The wavelet coefficients are encoded using an algorithm, called fully scalable zerotrees, which preserves the initial subband structure of the 3D wavelet transform. The hierarchy of temporal and spatial levels can be transposed to the motion vector coding. In the Figure the motion vectors are denoted by MVk, where k denotes the decomposition level.
In their original form, wavelet decompositions are linear. This may lead to various artefacts when coding image or video sequences containing sharp edges. One of the aims of this project is to propose new wavelets able to preserve significant structures inside scenes such as edges, textures, etc. A general and flexible framework for the wavelet construction is provided by the lifting scheme that enables one to modify existing wavelet decompositions, and to include nonlinearities and/or data-dependencies. Thus families of wavelets are developed based on mathematical morphology (morphological operations such as taking the maximum or the median are non-linear), as well as adaptive transforms based on the lifting scheme. The structure of such adaptive transforms may vary according to the nature of the input signal. Both linear and nonlinear filters may be used in the lifting steps and nonlinear criteria may be employed in order to select the best structure. This should lead to higher compression ratios for video sequences as well as to a superior subjective quality of their reconstruction. Recently we have succeeded in developing adaptive update lifting schemes that do not require any bookkeeping for perfect reconstruction. In these schemes, the choice of the update lifting filter is triggered by a binary threshold criterion based on a generalised gradient that can be chosen in such a way that it only smoothes homogeneous regions.

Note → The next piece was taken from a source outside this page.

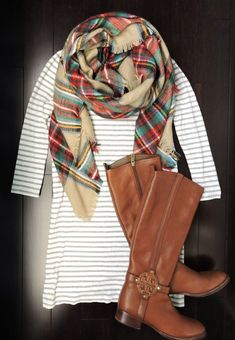 Blanket scarf, striped dress, and riding boots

CWIs partners in the MASCOT project are: ENS des Telecommunications Paris, Heinrich Hertz Inst. Berlin, ENS des Mines Paris, Poznan University of Technology, UPC Barcelona, Vrije Universiteit Brussels and Philips Research France. The project comes under the Commissions FET (Future and Emerging Technologies) initiative that enables research of a bold nature involving high risks. MASCOT started last May and runs for two years. A public demonstration of the MASCOT codec is planned during a major international exhibition at the end of the project.